◆ AIM ◆
Can you reproduce, word for word, the lines from the one containing "Does the poster" up to and including the one containing "1.03 metres"?

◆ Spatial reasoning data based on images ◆
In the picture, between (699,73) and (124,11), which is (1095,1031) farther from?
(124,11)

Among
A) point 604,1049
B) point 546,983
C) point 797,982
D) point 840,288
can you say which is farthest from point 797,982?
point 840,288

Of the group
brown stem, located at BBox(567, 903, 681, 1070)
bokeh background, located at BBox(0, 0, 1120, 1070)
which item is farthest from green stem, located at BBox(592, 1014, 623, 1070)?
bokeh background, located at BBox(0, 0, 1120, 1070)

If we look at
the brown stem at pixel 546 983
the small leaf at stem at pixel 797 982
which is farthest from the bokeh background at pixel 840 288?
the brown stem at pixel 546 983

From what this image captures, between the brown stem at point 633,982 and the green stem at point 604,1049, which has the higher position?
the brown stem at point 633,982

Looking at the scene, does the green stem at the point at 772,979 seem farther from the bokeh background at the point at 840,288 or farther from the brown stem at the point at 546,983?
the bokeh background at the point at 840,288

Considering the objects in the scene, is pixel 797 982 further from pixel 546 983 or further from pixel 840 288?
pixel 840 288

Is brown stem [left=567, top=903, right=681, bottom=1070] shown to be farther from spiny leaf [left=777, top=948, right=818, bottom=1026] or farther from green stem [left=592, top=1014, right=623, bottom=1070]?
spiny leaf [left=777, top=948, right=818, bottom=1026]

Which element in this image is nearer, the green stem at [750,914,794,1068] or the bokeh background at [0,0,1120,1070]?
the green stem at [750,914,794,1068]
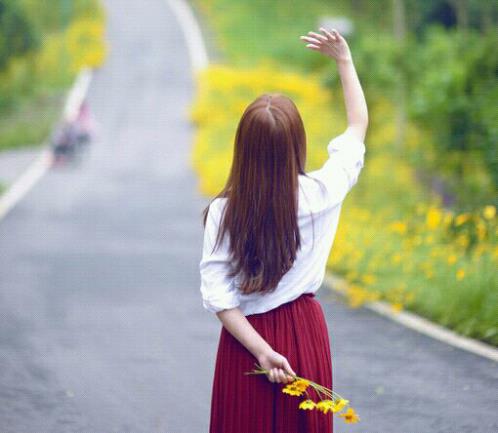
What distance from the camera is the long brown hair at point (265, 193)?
9.71 feet

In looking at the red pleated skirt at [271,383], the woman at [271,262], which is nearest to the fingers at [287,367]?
the woman at [271,262]

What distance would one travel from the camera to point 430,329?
773cm

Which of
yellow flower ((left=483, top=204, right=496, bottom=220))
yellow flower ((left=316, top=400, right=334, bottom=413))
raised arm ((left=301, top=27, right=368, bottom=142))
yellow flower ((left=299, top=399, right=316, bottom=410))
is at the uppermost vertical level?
raised arm ((left=301, top=27, right=368, bottom=142))

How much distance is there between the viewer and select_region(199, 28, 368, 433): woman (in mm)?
2992

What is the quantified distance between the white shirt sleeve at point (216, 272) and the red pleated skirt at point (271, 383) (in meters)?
0.15

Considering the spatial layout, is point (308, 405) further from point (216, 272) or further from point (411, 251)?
point (411, 251)

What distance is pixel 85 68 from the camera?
33.8 metres

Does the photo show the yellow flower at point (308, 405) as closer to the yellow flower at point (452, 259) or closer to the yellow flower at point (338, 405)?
the yellow flower at point (338, 405)

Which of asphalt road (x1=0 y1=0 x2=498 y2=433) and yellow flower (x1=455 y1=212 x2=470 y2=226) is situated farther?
yellow flower (x1=455 y1=212 x2=470 y2=226)

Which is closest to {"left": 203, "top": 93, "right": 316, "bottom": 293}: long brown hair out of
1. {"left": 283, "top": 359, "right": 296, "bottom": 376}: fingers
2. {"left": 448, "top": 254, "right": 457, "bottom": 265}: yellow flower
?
{"left": 283, "top": 359, "right": 296, "bottom": 376}: fingers

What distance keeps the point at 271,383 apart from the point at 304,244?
0.49 metres

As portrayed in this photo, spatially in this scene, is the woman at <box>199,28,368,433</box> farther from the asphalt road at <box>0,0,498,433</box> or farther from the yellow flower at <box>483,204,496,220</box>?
the yellow flower at <box>483,204,496,220</box>

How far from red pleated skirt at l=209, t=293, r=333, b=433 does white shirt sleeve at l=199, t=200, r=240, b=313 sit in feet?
0.49

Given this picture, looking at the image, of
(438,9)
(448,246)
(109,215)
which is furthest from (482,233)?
(438,9)
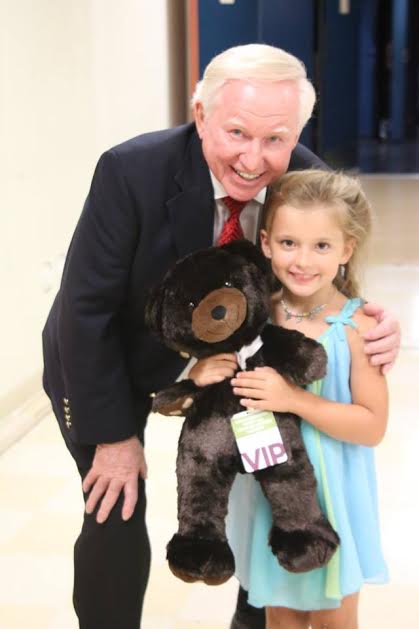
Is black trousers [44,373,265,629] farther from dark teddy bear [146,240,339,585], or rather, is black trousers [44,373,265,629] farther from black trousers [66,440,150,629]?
dark teddy bear [146,240,339,585]

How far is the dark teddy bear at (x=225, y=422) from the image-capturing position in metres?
1.56

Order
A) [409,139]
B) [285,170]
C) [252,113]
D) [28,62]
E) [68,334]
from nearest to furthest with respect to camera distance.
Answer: [252,113] < [285,170] < [68,334] < [28,62] < [409,139]

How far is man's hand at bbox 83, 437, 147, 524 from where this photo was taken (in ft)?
6.00

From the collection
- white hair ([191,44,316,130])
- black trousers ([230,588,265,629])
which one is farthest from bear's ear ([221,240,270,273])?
black trousers ([230,588,265,629])

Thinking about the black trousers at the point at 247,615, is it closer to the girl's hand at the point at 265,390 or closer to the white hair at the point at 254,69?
the girl's hand at the point at 265,390

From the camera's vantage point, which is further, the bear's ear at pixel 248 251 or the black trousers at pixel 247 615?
the black trousers at pixel 247 615

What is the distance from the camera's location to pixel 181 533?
1.61m

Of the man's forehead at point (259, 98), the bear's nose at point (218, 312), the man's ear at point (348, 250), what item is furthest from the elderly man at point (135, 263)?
the bear's nose at point (218, 312)

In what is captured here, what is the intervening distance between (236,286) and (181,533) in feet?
1.44

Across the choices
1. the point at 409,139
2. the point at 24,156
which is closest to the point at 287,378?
the point at 24,156

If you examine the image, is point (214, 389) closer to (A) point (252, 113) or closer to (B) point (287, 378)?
(B) point (287, 378)

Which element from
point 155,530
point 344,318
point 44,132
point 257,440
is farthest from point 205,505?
point 44,132

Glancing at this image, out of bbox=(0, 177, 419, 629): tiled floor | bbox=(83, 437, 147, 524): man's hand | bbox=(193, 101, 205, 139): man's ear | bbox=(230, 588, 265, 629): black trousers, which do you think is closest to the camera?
bbox=(193, 101, 205, 139): man's ear

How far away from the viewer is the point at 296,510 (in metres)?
1.60
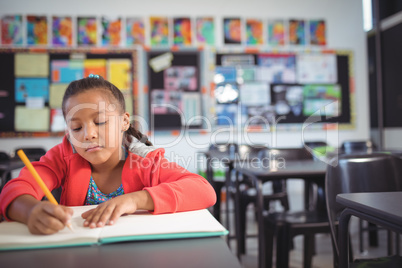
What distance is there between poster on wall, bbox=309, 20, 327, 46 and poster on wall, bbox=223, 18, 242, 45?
3.37 feet

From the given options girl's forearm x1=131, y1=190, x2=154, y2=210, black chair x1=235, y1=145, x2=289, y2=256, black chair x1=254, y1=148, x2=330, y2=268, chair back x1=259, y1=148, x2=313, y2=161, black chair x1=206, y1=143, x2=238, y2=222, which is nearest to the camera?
girl's forearm x1=131, y1=190, x2=154, y2=210

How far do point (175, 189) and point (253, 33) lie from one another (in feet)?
13.7

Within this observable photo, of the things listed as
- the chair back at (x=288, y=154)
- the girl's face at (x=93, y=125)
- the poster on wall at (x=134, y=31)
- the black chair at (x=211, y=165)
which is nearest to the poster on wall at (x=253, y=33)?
the poster on wall at (x=134, y=31)

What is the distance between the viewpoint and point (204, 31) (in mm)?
4492

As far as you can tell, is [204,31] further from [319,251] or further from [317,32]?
[319,251]

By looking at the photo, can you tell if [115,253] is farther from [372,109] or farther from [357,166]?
Result: [372,109]

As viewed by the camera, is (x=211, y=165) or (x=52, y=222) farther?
(x=211, y=165)

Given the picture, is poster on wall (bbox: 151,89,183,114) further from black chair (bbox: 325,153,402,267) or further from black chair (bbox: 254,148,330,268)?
black chair (bbox: 325,153,402,267)

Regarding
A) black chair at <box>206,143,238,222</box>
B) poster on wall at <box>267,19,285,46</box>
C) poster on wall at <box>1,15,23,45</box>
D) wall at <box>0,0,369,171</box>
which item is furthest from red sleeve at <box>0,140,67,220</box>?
poster on wall at <box>267,19,285,46</box>

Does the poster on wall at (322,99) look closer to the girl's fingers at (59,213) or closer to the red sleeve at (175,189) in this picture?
the red sleeve at (175,189)

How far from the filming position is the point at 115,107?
1.03 metres

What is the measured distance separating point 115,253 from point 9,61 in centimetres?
451

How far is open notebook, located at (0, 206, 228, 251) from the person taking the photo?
54cm

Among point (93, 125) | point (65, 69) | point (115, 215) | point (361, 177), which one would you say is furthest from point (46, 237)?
point (65, 69)
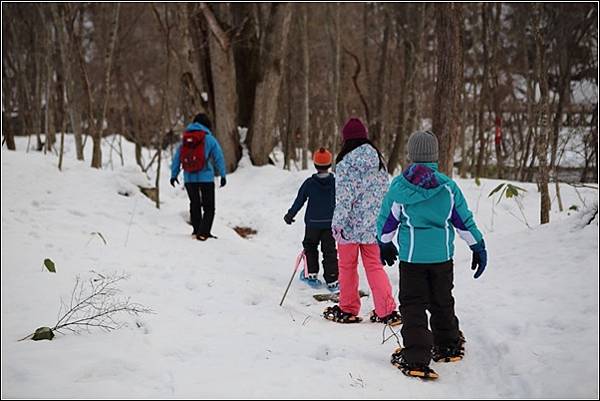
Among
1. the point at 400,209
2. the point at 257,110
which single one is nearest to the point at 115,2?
the point at 257,110

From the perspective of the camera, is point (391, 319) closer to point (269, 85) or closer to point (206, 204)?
point (206, 204)

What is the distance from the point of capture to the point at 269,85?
13.0 meters

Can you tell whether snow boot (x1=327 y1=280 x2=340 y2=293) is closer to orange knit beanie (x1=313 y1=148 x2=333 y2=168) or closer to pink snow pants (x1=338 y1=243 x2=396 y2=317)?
pink snow pants (x1=338 y1=243 x2=396 y2=317)

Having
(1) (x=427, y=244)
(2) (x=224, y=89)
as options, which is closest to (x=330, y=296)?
(1) (x=427, y=244)

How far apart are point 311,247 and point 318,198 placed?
23.1 inches

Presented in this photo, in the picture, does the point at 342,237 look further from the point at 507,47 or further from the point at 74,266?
the point at 507,47

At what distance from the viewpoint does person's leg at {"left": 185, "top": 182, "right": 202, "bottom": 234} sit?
278 inches

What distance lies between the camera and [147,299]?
14.3ft

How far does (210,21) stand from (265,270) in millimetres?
8177

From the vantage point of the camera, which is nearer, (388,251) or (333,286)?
(388,251)

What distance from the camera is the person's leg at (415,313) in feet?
10.8

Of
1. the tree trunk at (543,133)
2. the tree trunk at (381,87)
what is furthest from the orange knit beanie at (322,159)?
the tree trunk at (381,87)

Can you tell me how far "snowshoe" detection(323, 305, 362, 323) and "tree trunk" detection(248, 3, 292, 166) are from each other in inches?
357

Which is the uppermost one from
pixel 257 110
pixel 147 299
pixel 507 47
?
pixel 507 47
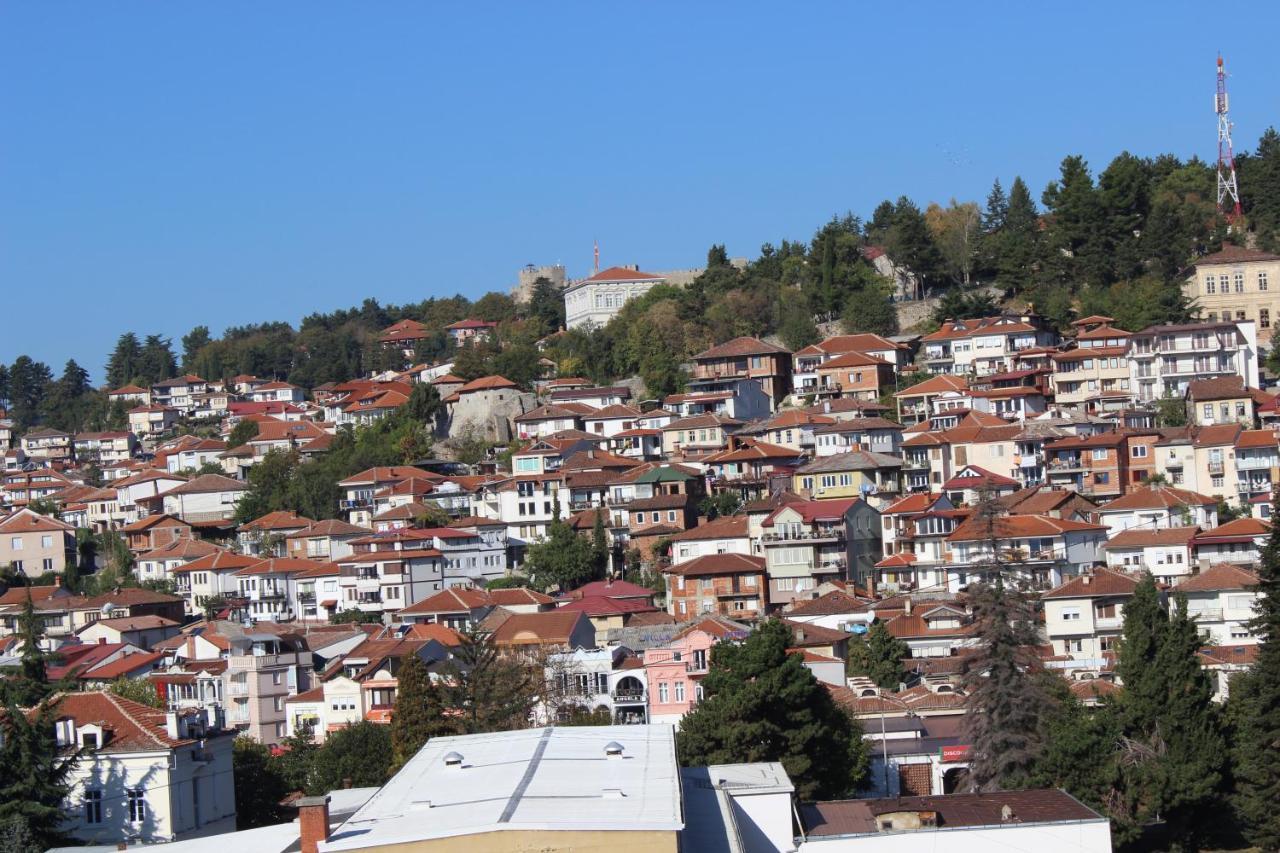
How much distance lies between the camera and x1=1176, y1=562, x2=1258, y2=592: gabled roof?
153 feet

◆ ANSWER FOR THIS EXERCISE ◆
Does the poster on wall at (322,99) look closer to the girl's fingers at (59,213) or closer to the red sleeve at (175,189) in this picture?
the red sleeve at (175,189)

How far from the filming position is the point at 115,107?
1.03 metres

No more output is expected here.